The one knife that gets the most battering and abuse is a really cheap made in China three blade no name. It’s held up over several years of torture.
The point is, you can get a very usable knife for a very low price if you aren’t hung up on it’s brand or origin. My idea of overpriced would be any knife that costs more but holds up less well than my trashy old work knife!
Zoogirl, you've stumbled on the unspoken and ugly truth of the whole thing; that it doesn't matter what kind of knife you have, or what it's made of, or even what country it's from. This forum is made of of people who are knife nuts. The means they are the 1% of the worlds population that obsess over knives to the point that the rest of the world thinks we're weird. And in truth they are right to some degree.
Knife nuts, like car nuts, flashinght nuts, and other obsessive hobbyists many times go totally over board that it is a bit neurotic. Do we really need a car that will go 150 miles per hour to run down to the store for a quart of milk or commute to work at 50 mph? Or a flashlight with umpteen zillion lumens that will sear the retinas our of a raccoons eyes at 800 yards, just to find the way to the circuit breaker box in a thunderstorm when the lights go out?
The truth is, all those knives we love to collect are just like all those fishing lures that fill the isle at the store. They are made to catch the dollars from a fisherman wallet instead of fish. Your cheap little Chinese three blade no name is a shinning example of what the whole rest of the world functions with. I believe Jeff Randall was totally correct when he said in an interview that most the knife market is BS. Heres from an interview he did;
Quote [IW: What trends are currently influencing the knife market?

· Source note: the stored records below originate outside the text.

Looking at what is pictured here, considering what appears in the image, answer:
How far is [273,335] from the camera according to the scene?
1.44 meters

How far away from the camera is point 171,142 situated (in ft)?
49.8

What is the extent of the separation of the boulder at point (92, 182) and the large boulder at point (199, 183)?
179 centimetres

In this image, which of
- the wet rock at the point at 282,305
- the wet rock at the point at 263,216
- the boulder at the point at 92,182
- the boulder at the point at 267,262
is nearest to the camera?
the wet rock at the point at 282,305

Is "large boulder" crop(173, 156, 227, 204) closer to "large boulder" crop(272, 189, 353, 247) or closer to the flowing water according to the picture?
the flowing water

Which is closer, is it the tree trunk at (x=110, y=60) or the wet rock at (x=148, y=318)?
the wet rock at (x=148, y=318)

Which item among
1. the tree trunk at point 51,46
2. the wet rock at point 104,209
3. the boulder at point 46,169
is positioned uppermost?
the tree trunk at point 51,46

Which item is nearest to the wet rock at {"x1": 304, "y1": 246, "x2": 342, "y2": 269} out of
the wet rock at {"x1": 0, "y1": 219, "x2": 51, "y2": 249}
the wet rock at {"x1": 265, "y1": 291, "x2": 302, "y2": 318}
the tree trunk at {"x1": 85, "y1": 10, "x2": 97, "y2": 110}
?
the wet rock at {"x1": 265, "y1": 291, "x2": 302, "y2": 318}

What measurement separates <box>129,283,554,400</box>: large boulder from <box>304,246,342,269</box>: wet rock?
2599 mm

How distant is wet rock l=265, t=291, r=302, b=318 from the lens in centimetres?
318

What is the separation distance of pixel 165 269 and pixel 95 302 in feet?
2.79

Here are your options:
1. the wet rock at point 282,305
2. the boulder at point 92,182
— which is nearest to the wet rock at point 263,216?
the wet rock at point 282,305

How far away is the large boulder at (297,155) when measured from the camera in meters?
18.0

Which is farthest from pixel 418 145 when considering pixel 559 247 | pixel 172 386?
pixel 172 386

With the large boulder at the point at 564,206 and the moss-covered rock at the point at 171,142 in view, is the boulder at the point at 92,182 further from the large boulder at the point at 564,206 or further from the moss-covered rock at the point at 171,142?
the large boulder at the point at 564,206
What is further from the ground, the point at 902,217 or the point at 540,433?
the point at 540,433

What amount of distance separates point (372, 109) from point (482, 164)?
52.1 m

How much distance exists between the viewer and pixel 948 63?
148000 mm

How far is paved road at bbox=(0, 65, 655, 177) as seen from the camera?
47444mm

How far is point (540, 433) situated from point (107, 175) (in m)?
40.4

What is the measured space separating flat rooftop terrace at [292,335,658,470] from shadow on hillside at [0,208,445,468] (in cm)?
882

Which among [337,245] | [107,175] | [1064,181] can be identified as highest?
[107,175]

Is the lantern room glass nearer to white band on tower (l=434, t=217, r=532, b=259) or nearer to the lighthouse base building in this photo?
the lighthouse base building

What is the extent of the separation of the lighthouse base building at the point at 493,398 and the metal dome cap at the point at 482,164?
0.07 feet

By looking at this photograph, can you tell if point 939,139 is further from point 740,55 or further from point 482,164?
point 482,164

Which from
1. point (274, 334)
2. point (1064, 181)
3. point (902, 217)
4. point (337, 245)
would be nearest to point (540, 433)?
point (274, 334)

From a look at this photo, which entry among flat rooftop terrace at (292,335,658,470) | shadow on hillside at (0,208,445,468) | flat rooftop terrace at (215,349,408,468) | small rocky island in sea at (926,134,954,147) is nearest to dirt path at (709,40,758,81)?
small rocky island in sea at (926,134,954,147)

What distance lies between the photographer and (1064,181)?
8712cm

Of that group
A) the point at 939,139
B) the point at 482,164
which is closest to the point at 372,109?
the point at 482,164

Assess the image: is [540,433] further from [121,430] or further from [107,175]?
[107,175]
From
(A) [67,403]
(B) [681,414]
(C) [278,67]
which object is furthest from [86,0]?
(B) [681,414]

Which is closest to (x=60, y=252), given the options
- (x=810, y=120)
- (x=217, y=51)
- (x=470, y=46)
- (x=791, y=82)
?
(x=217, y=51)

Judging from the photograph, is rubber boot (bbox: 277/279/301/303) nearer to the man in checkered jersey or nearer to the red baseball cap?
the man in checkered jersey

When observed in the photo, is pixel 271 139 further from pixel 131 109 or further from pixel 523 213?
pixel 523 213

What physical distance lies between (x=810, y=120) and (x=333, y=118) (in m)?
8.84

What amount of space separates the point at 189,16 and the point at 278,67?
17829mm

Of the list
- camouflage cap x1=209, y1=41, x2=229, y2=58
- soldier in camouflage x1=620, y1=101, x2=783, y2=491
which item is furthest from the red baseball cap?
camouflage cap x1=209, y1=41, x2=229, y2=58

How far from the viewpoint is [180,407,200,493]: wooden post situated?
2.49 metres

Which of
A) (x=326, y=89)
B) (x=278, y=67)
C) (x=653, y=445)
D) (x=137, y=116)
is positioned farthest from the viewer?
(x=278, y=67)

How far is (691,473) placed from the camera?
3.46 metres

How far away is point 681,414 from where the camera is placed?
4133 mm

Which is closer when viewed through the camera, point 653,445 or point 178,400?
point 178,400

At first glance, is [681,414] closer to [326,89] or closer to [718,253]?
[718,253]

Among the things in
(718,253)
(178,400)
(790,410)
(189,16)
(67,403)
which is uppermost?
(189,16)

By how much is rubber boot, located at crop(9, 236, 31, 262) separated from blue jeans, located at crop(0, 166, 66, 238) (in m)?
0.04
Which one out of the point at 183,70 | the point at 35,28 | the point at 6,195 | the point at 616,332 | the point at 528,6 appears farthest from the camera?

JR: "In all honesty, the knife industry is about 99 percent bullshit. We sell knives every day to people who will never use them. Knife buying is more of a want than a need.
I grew up on a farm carrying a three-bladed "Old timer" pocketknife. It did everything I needed and got used daily. All these new weird shapes and designs that keep coming out are made just to have something new and "tacticool." Most companies refuse to speak the truth and just say, "the reason we designed this is because some mall ninja would think it's cool and spend money on it."
Once you get in the real world of knife use, whether it's butchering a deer or building a fire, you will see that a simple, basic knife design is all that's really needed to perform the task."]
So I guess any knife that costs more than some Old Timer or Mora is a rip off. If you want to collect knives for the sake of collecting knives, thats fine. But do so with the realization that just because you have a 200 dollar knife in your pocket you are no better equipped than some working guy with a 30 dollar Case stockman in his pocket. The cheaper knife will cut a piece of rope, open a box, open a plastic blister package, slice an apple, strip some wire, or whittle a perfect hot dog stick for the grandkid just as good. That piece of rope, or card board box won't know or care its been cut with a 10 dollar Mora or a 200 dollars whiz bang of a tacticool folder.
Spend what you like because you collect knives and are obsessed over them. But don't kid yourself that you're really getting a better knife for the job. When it comes to cutting, any decent knife will do. 20 or 30 bucks will get you a very good knife for everyday use in the real world. But then we're the obsessed and afflicted knife nuts. We're the ones that will spend money on a knife that the rest of the world thinks is totally nuts. And they are right. We are.